Vereador vistoriou três PSs de Santos; secretário entregou plano ao prefeito.

Comentar
Compartilhar
17 JAN 201309h47

Uma paciente toma soro, em pé, segurando a própria bolsa do produto. Um consultório com poça de sangue no chão. Uma bancada para higienização das mãos dos médicos suja, sem condições. Pacientes sendo tratados em filas de maca, sem ter ao menos uma cortina para o mínimo de privacidade. E uma senhora, com uma perna amputada, com muletas, esperando, em pé, o atendimento.

As cenas típicas de atendimento em um campo de guerra foram apresentadas ontem na Câmara de Santos e referem-se aos três prontos-socorros da Cidade (Central, Zona Leste/Macuco e Zona Noroeste).

Quem despiu o cenário de abandono do setor de urgência/emergência foi o presidente da Comissão Permanente de Saúde e Higiene, o médico e vereador Evaldo Stanislau (PT). Ao seu lado,  o médico Marcos Calvo, que há 16 dias assumiu a pasta da Saúde.

Estado crítico  - Atendimento inadequado, mobiliário rasgado e medicamentos armazenados irregularmente foram constatados. (Foto: Matheus Tagé/ DL)

A sessão extraordinária da Comissão de Saúde discutiu o relatório feito por Stanilslau, durante três visitas não agendadas aos PSs, nas quais esteve acompanhada da arquiteta Pacita Franco. Entre os presentes ao auditório, foi difícil encontrar quem não se sentiu medo de ser atendido em uma dessas unidades.

As irregularidades constatadas pelo vereador aparecem em três níveis: estrutural (mobiliário velho, quebrado e inadequado), funcional (ausência de uma rotina adequada de atendimento e procedimentos) e de pessoal (falta de médicos).

PS Central

No PS Central, a cena dramática registrada pelo parlamentar foi a de uma senhora, portadora de mal de Parkinson, em uma maca sem colchão, sendo conduzida por um profissional não qualificado: seu próprio filho. Além dela, outros pacientes não tinham conforto enquanto aguardavam atendimento.
Um dos dois elevadores da unidade está quebrado e há. salas sem ventilação adequada.

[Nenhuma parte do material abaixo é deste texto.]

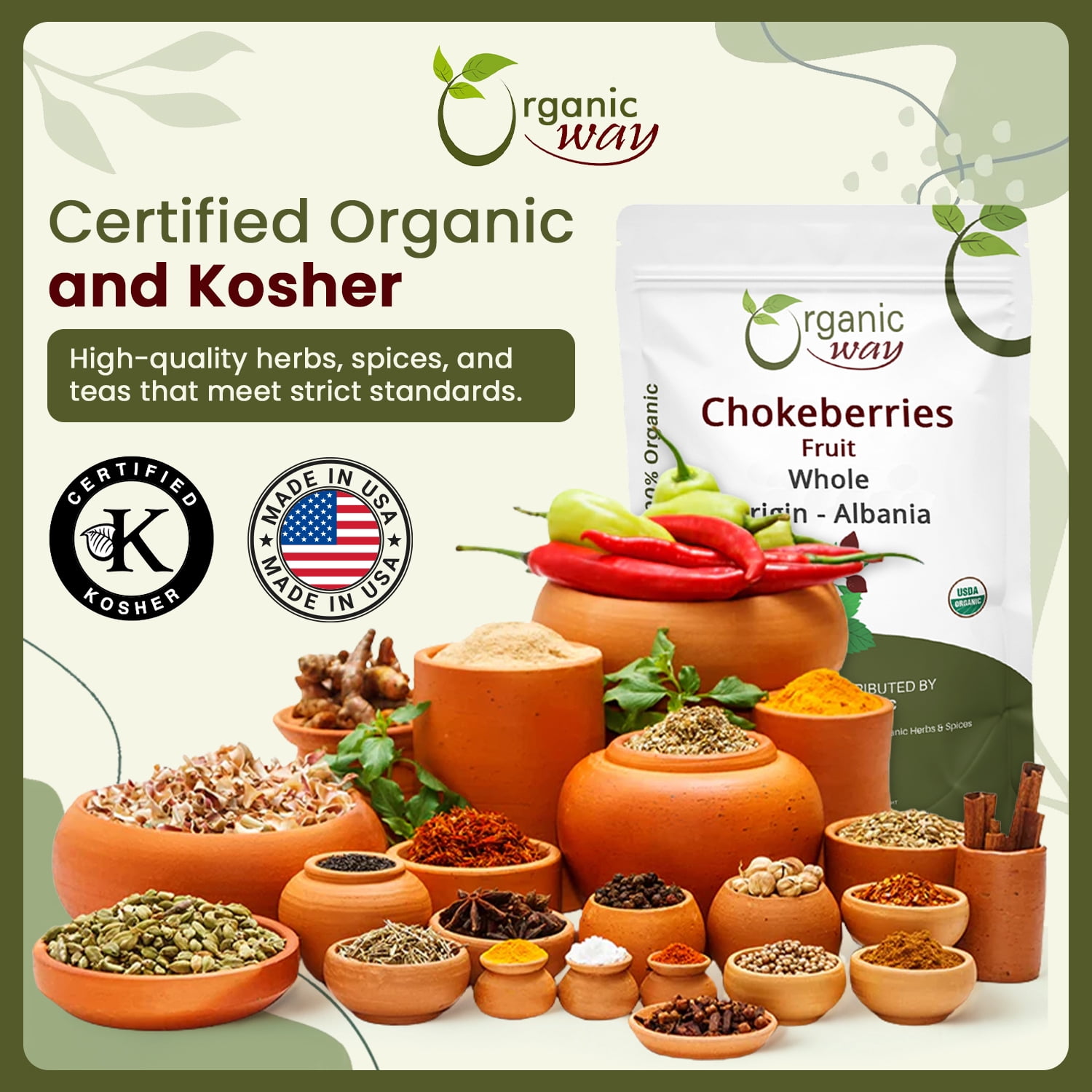 Organic Way Chokeberries Fruit/Aronia Berry Whole (Aronia Melanocarpa) - European Wild-Harvest | Organic & Kosher Certified | Non GMO & Gluten Free | USDA Certified | Origin - Albania (1 lbs / 16 oz)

Quanto aos profissionais do PS Central, Stanislau identificou excessos de plantões extras, profissionais sem identificação adequada e falta de um serviço social por 24 horas.

PS Zona Leste

O vereador constatou corredores lotados de paciente aguardando atendimento, pias sem sabonetes e mobiliário rasgado. Stanislau ainda identificou um pote de soro sem data de validade, lixo sem tampa, vacinas mal conservadas e foi informado que à noite “há presença de ratos”.

PS Zona Noroeste

Um ponto positivo: foi o único PS a apresentar informe sobre a classificação de risco para critério de atendimento. Mas não faltaram irregularidades, como lotes de remédios psicotrópicos armazenados em um armário sem chave, entre outras.

Há 16 dias no cargo de secretário de Saúde de Santos, Marcos Calvo não tinha obrigação de comparecer à audiência.

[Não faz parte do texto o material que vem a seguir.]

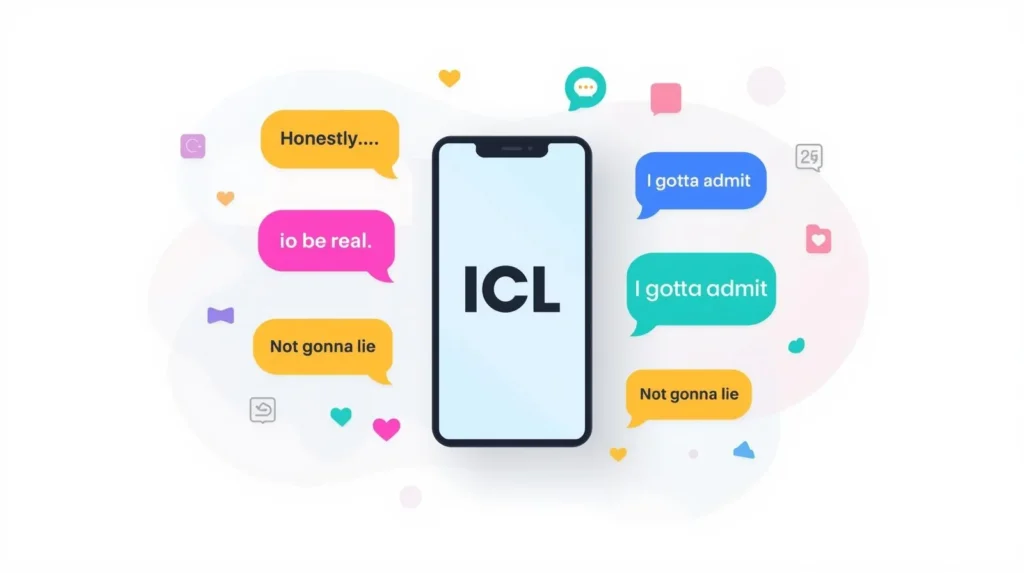 Vector illustration of a smartphone displaying “ICL” with chat bubbles saying “Honestly,” “I gotta admit,” and “Not gonna lie,” representing the ICL slang meaning in texting and social media conversations.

Marcos Calvo: ‘trabalho é para quatro anos’

Calvo ouviu os vereadores e representantes de entidades civis e destacou o fato de, nesse momento, estar montando sua equipe. À tarde, ele entregaria ao prefeito Paulo Alexandre Barbosa (PSDB) as ações a serem adotadas nos 100 dias de governo da sua pasta. Não há data de quando o chefe do Executivo vai apresentar esse plano.

“Estamos fazendo um diagnóstico detalhado de situações como essas, não só nas unidades de emergência”, informou o secretário, destacando que o passo seguinte é o de planejamento das ações. “Este ano, teremos a Conferência Municipal de Saúde, que vai legitimar o projeto de Saúde que está sendo construído em Santos”.

Marcos Calvo disse que desde que assumiu a pasta ficou claro para ele algumas prioridades, como a dengue.